1.
Olhos de cão.
Encostado à parede, aos ladrilhos, olhos de cão olha e os seus olhos, castanhos, de cão, olham como olham os cães.
De mãos nos bolsos, cabeça encostada à parede, pés no chão.
No reflexo do vidro, olhos de cão.
O manear da cabeça como um animal. No chão, as patas largas.
Nós juntos e eu sózinho.
2.
Olhos de cão não anda em casa, anda pelas ruas cheirando as portas das casas dos outros.
Não sabe parar, olhos de cão, não sabe sequer ladrar.
Corre sem dono e não consegue parar.
3.
Olhos de cão, despenteado, mais solitário que nunca, tentando apagar a solidão, estendendo o pêlo a festas. Hoje é cão vadio, vindo da rua.
Nem sabe que a chuva de que foge nos molha a todos.
Cão, vadio. És tu, olhos de cão.
4.
Olhos de cão, triste, também.
Não é só quando o sol te brilha nos olhos, é quando uivas à lua que te mostras.

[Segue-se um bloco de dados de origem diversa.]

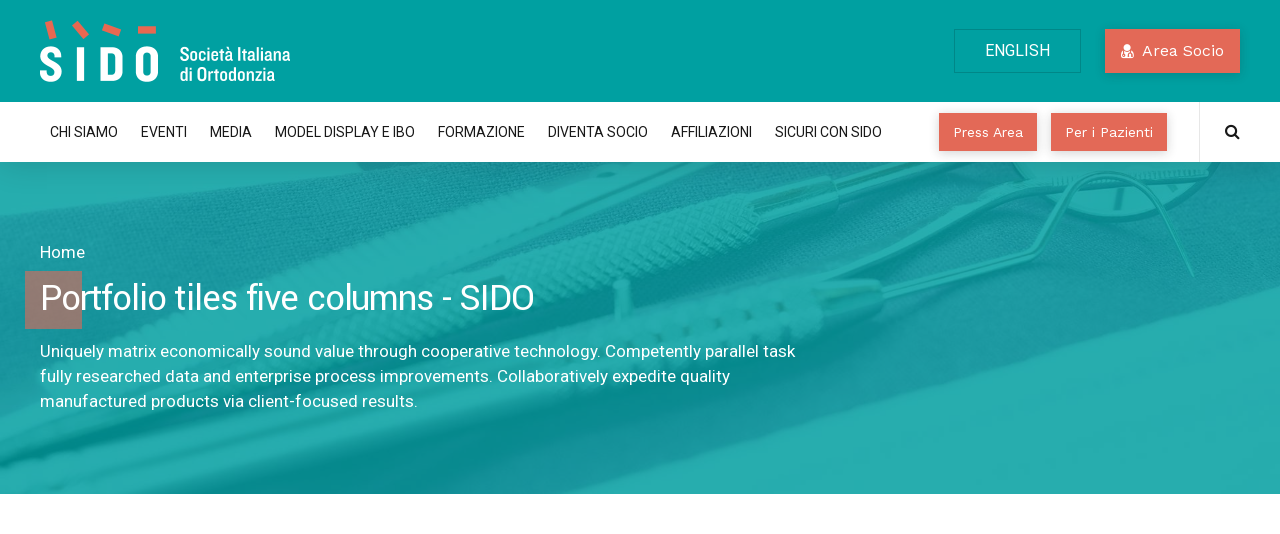

--- FILE ---
content_type: application/javascript
request_url: https://www.sido.it/wp-content/themes/denticare/bold-page-builder/content_elements/bt_bb_masonry_portfolio_tiles/bt_bb_portfolio_tiles.js?ver=40171b60096296c152f31a0e48e82c82
body_size: 4848
content:
(function( $ ) {

	var bt_bb_portfolio_tiles_load_images = function( root ) {
		root.each(function() {
			var page_bottom = $( window ).scrollTop() + $( window ).height();
			$( this ).find( '.bt_bb_grid_item' ).each(function() {
				var this_top = $( this ).offset().top;
				if ( this_top < page_bottom + $( window ).height() ) {
					var img_src = $( this ).data( 'src' );
					if ( img_src !== '' && $( this ).find( '.bt_bb_grid_item_post_thumbnail a' ).html() == '' ) {
						$( this ).find( '.bt_bb_grid_item_post_thumbnail a' ).html( '<img src="' + img_src + '">' );
					}
				}
			});
		});
	}
	
	var bt_bb_portfolio_tiles_load_posts = function( root ) {
           
		root.addClass( 'bt_bb_grid_hide' );
		root.find( '.bt_bb_grid_item' ).remove();
		if ( root.hasClass( 'masonry' ) ) {
			root.masonry( 'destroy' );
		}
		
		root.parent().find( '.bt_bb_post_grid_loader' ).show();
		if ( root.data( 'post-type' ) == 'portfolio' ) {
			var action = 'bt_bb_get_tiles_portfolio';
		} else {
			var action = 'bt_bb_get_tiles_portfolio';
		}
		
		var data = {
			'action': action,
			'number': root.data( 'number-portfolio' ),
			'format': root.data( 'format-portfolio' ),
			'category': root.data( 'category-portfolio' ),
			'show': root.data( 'show-portfolio' ),
                        'bt-nonce': root.data( 'bt-nonce' )
		};
		
		$.ajax({
			type: 'POST',
			url: ajax_object.ajax_url,
			data: data,
			async: true,
			success: function( response ) {
				root.append( response );
				bt_bb_portfolio_tiles_resize( root );
				bt_bb_portfolio_tiles_load_images( root );
				root.masonry({
					columnWidth: '.bt_bb_grid_sizer',
					itemSelector: '.bt_bb_grid_item',
					gutter: 0,
					percentPosition: true
				});
				root.parent().find( '.bt_bb_post_grid_loader' ).hide();
				root.removeClass( 'bt_bb_grid_hide' );
				$( '.bt_bb_grid_container' ).css( 'height', 'auto' );
			},
                        error: function( response ) {
				root.parent().find( '.bt_bb_post_grid_loader' ).hide();
				root.removeClass( 'bt_bb_grid_hide' );				
			}
		});
	}

	$( document ).ready(function() {

		$( window ).on( 'scroll', function() {
			bt_bb_portfolio_tiles_load_images( $( '.bt_bb_masonry_post_grid_content' ) );
		});

		$( '.bt_bb_masonry_portfolio_tiles_content' ).each(function() {
			var grid_content = $( this );
			bt_bb_portfolio_tiles_load_posts( grid_content );
		});

		$( '.bt_bb_masonry_portfolio_tiles_filter_item' ).on( 'click', function() {
			var root = $( this ).closest( '.bt_bb_grid_container' );
			root.height( root.height() );
			$( this ).parent().find( '.bt_bb_masonry_portfolio_tiles_filter_item' ).removeClass( 'active' ); 
			$( this ).addClass( 'active' );			
			var grid_content = $( this ).closest( '.bt_bb_masonry_portfolio_tiles' ).find( '.bt_bb_masonry_portfolio_tiles_content' );
			grid_content.data( 'category-portfolio', $( this ).data( 'category-portfolio' ) );
			grid_content.data( 'format-portfolio', $( this ).data( 'format-portfolio' ) );
			grid_content.data( 'post-type', $( this ).data( 'post-type' ) );
			bt_bb_portfolio_tiles_load_posts( grid_content );
		});
		
	});


	$( window ).ready(function() {
		window.bt_bb_portfolio_tiles_resize = function() {
			$( '.bt_bb_masonry_post_grid_content .bt_bb_grid_item .bt_bb_grid_item_inner' ).each( function() {
				$( this ).css( 'height', '' );
				var h = Math.ceil( $( this ).width() * $( this ).data( 'hw' ) );
				$( this ).css( 'height', h );
			});
			$( '.bt_bb_masonry_post_grid_content .bt_bb_grid_item .bt_bb_grid_item_inner  .bt_bb_grid_item_inner_image' ).each( function() {
				$( this ).css( 'height', '' );
				var h = Math.ceil( $( this ).width() * $( this ).data( 'hw' ) );
				$( this ).css( 'height', h );
			});
			$( '.bt_bb_masonry_post_grid_content' ).each( function() {
				$( this ).width( 'initial' );
				var child_left_margin = parseInt( $( this ).find( '.bt_bb_masonry_post_image_content' ).css( 'margin-left' ) );
				var base_item_width =  ( $( this ).width() - child_left_margin ) / ( $( this ).data( 'columns' ) ) ;
				if ( Math.ceil( base_item_width ) != base_item_width ) {
					$( this ).width( $( this ).data( 'columns' ) * Math.ceil( base_item_width ) + child_left_margin );
				} 				
			});

		}		
	});


	$( window ).load(function() {

		bt_bb_portfolio_tiles_resize();
		
		$( '.bt_bb_masonry_post_image_content' ).masonry({
			columnWidth: '.bt_bb_grid_sizer',
			itemSelector: '.bt_bb_grid_item',
			gutter: 0,
			percentPosition: true
		});

		$( window ).on( 'resize', function() {
			bt_bb_portfolio_tiles_resize();
		});
		
		setTimeout(function() {
			$( '.bt_bb_masonry_post_image_content' ).masonry( 'layout' );
		}, 10 );
		
	});

})( jQuery );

Cão estúpido e rafeiro, sem raça, de pêlo àspero e feio. Nem sabes que o mundo é teu.
5.
Os dias de sol são teus, olhos de cão.
Saem-te pela cara e pelos braços, pelos pés cansados.
Estão dentro de ti e saem-te pelos olhos, olhos de cão.
A beleza, a ti, entra-te pelos olhos adentro e depois brilha fora como o sol.
Tudo o que existe é teu, e tu nem sabes, olhos de cão.
Que o mundo não tem montanhas para quem é cão. Para quem se sente cão. Para quem morde como cão, a vida.